Arnott’s Bakehouse Quarter

by Cathy Jones

Bakehouse Quarter (former Arnott's Biscuit Factory)
Bakehouse Quarter (former Arnott’s Biscuit Factory)

The Bakehouse Quarter in George Street Homebush is the redevelopment of the former Arnott’s Biscuit Factory. This factory was relocated to Huntingwood in 1997.

The Bakehouse Quarter incorporates a range of businesses such as Arnotts and NRMA Head Offices, shops and cafes. It has successfully readapted many historic buildings of the former Arnott’s Biscuit Factory, preserving icons such as the prominent SAO neon sign.

Arnott’s Biscuits and the Arnott family are important in the history of Strathfield. Many members of the Arnott’s family lived in Strathfield including its founder William Arnott and his sons and grandsons, who managed the business after his death in 1901.

Arnott’s Biscuits were originally established in Newcastle but the first Sydney factory at Forest Lodge was opened in 1894. In 1905, the Arnott family wanting to expand, decided that a larger factory was required. Requiring access to the railway for transportation, the Arnott’s purchased a six and half acre site at Homebush in 1906. The purchase was known as ‘Arnott’s Folly’ as the site was considered too far from the City to attract workers. However, the Homebush factory which opened in 1908 was eventually the largest in the Southern Hemisphere and exported biscuits from Homebush to the rest of the world.

» **Exercise instructions**:
1 - List every year mentioned in the Bakehouse Quarter passage, in the order in which each first appears.
2 - State whether each of these statements agrees with the Bakehouse Quarter passage, answering yes or no and quoting the words that decide it: (a) The biscuit factory was relocated to Huntingwood in 1997. (b) The first Sydney factory of Arnott's Biscuits was at Homebush. (c) The Homebush site was known as "Arnott's Folly" because it was considered too far from the City to attract workers.
3 - Reproduce the portion of the Bakehouse Quarter passage starting with "Bakehouse Quarter (former Arnott’s" and going on through "SAO neon sign.".
The data below are drawn from a different source than the Bakehouse Quarter passage.

» **Data**:
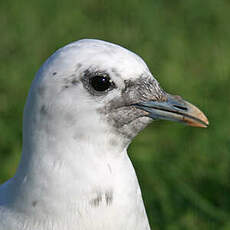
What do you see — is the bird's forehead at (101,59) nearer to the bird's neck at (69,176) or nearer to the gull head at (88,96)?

» **Results by task**:
1 - 1997, 1901, 1894, 1905, 1906, 1908

2 -
(a) Yes: "This factory was relocated to Huntingwood in 1997."
(b) No: "the first Sydney factory at Forest Lodge was opened in 1894."
(c) Yes: "The purchase was known as ‘Arnott’s Folly’ as the site was considered too far from the City to attract workers."

3 -
Bakehouse Quarter (former Arnott’s Biscuit Factory)

The Bakehouse Quarter in George Street Homebush is the redevelopment of the former Arnott’s Biscuit Factory. This factory was relocated to Huntingwood in 1997.

The Bakehouse Quarter incorporates a range of businesses such as Arnotts and NRMA Head Offices, shops and cafes. It has successfully readapted many historic buildings of the former Arnott’s Biscuit Factory, preserving icons such as the prominent SAO neon sign.